Sergeant George H. Eldridge, (Indian Campaigns) U.S. Army, Company C, 6th U.S. Calvary. Wichita River, Texas, July 12, 1870 (Section 37, Grave B-1).
Sergeant (then Corporal) Luther Kaltenbach, (Civil War) U.S. Army, Company F, 12 Iowa Infantry. Nashville, Tenn., Dec. 16, 1864 (Section 43, Grave A-15).
Sergeant First Class (then Sergeant) Chris Carr (medal awarded under name of Christos H. Karaberis), (World War II), U.S. Army, Company L, 337th Infantry, 85th Infantry Division. Guignola, Italy, Oct. 1 & 2, 1944 (Section 275, Grave G-15).
Private Robert H. Von Schlick (China Relief Expedition, Boxer Rebellion) U.S. Army, Infantry, Company C, 9th U.S. Infantry. Tientsin, China, July 13, 1900 (Section 81, Grave G-20).
Corporal Edwin Phoenix, (Indian Campaigns) U.S. Army, Company E, 4th U.S. Calvary. Red River Texas, Sept. 26-28, 1875 (Section 67, Grave H-22).
Wagoner Griffin Seward, (Indian Campaigns) U.S. Army, Company G, 8th U.S. Calvary. Chiricahua Mountains, Arizona Territory, Oct. 20, 1869 (Section 15, Grave D-10).
Farrier Samuel Porter, (Indian Campaigns) U.S. Army, Company L, 6th U.S. Calvary. Wichita River, Texas, July 12, 1870 (Section 40, Grave E-6).
Sergeant (then Private) Edward Murphy, (Indian Campaigns) U.S. Army, Company G, 1st U.S. Calvary. Chiricahua Mountains, Arizona Territory, Oct. 20, 1869 (Section 44, Grave 1-22).
Corporal Harry Harvey (true name was Harry Huckman), (Civil War) U. S. Army, Company A, 22nd New York Calvary. Waynesboro, Va., March 2, 1865 (Section 60, Grave E-4).
Color Sergeant George McKee, (Civil War), U.S. Army, Company D, 89th New York Infantry. Petersburg, Va., April 2, 1865 (Section 1, Grave G-2).

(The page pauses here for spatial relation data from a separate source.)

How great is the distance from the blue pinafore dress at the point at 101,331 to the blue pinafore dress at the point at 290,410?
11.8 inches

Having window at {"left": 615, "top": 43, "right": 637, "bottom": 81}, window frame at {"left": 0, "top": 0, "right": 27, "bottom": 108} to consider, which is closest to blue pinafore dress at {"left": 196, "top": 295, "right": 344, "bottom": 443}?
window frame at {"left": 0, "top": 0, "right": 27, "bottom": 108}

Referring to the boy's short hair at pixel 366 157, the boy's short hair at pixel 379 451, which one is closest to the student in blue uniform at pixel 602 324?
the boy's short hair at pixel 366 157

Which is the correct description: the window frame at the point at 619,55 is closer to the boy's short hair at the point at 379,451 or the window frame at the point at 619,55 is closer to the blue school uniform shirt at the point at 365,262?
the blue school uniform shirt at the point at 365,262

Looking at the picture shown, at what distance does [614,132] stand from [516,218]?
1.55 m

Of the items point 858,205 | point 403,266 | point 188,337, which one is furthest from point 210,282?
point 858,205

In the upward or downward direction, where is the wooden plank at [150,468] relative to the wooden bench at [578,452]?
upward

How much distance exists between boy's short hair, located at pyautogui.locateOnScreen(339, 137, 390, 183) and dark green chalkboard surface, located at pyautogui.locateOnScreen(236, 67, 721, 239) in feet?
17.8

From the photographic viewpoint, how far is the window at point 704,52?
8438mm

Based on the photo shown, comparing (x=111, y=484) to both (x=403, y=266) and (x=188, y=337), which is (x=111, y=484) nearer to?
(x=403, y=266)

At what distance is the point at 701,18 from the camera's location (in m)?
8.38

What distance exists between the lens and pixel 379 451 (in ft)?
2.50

Coxswain Timothy Sullivan, (Civil War) U.S. Navy, USS Louisville. Battles in Arkansas, Tennessee and Mississippi, unknown date of action (Section 18, Grave H-2).

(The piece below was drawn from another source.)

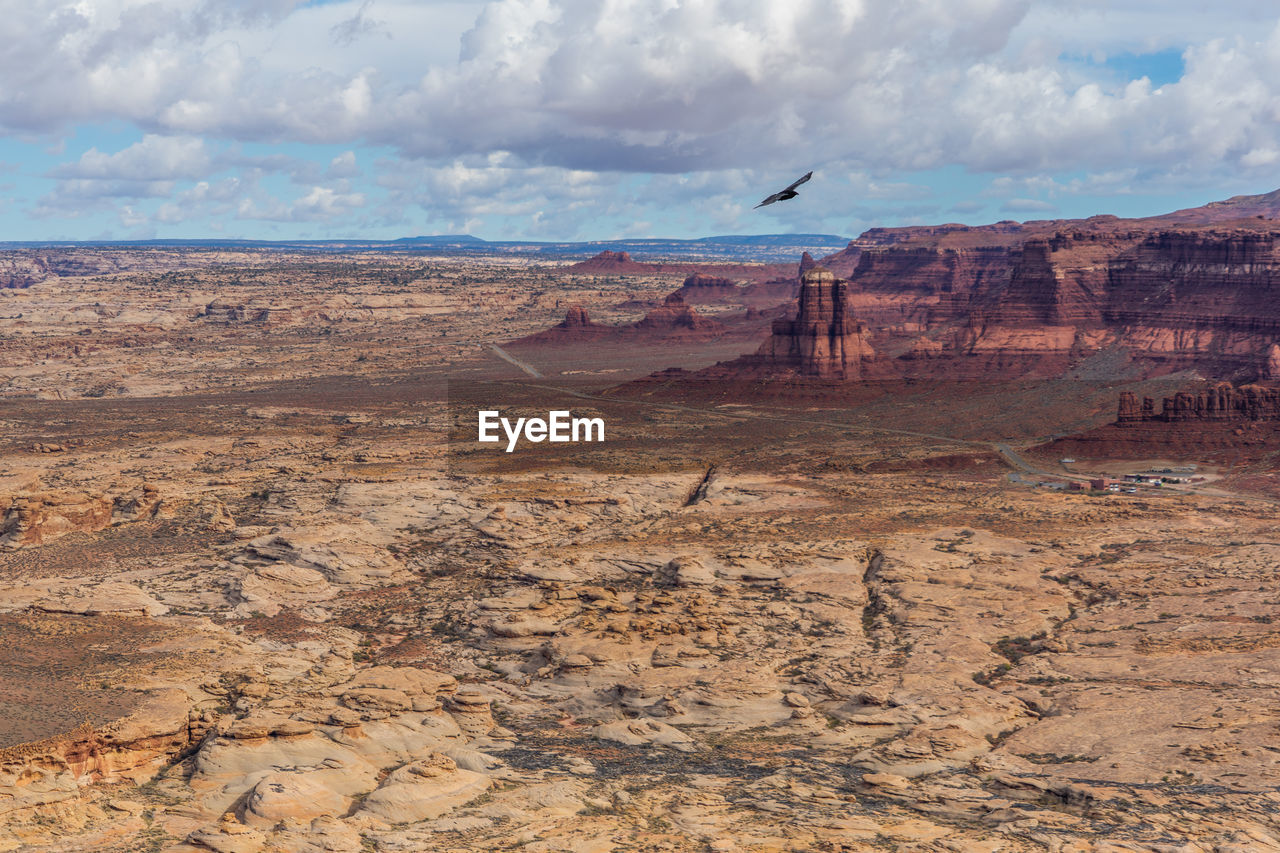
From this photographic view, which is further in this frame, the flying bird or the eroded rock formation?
the eroded rock formation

Corporal (then Private) James Sweeney, (Civil War) U.S. Army, Company A, 1st Vermont Cavalry. Cedar Creek, Va., Oct. 19, 1864 (Section 78, Grave P-3).
Over 100 Buffalo Soldiers are interred at the Los Angeles National Cemetery. These African American soldiers were members of the 9th, 10th, 24th, and 25th Cavalry during the Civil War.

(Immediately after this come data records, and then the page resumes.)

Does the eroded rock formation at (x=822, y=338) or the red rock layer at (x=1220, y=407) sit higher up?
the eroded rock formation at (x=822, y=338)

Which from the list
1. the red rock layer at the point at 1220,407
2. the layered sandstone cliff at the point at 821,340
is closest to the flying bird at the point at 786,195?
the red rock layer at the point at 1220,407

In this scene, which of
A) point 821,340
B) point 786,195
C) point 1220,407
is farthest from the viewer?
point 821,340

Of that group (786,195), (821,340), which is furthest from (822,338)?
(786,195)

Nicholas P. Earp father of Wyatt Earp, Section 13 grave number A-18. War Dog "Bonus" buried with handler, Charles E. Temple - Ensign USNR, Section 101 Grave 1 Row A.
Lloyd C. Stearman studied engineering and architecture at Kansas State University in 1917-18, before enlisting in the U.S. Navy Reserve Flying Corps. He served from August 1918 through the end of World War I. Aviation Chief Rigger Stearman continued his career as a mechanic and pilot, exploring innovation in aeronautical design. By 1924, he was the chief engineer for Swallow Airplane Co. and, in 1927, formed his own aircraft- manufacturing company. Between the wars, Boeing Co. acquired Stearman’s business and with it, the popular Model 75 military trainer. This biplane, known as the “Stearman trainer,” took on greater importance with World War II and its use by the U.S. Army Air Corps and Navy. Stearman remained an industry leader and innovator until 1967 when he retired from Lockheed Aircraft Co. He died April 3, 1975 (Section 130, Row F, Grave 2).
War Dog "Blackout" buried with handler, George Lewis Oshier, Cook U.S. Navy/Sergeant U.S. Marine Corps, Section 99 Grave 2 Row A.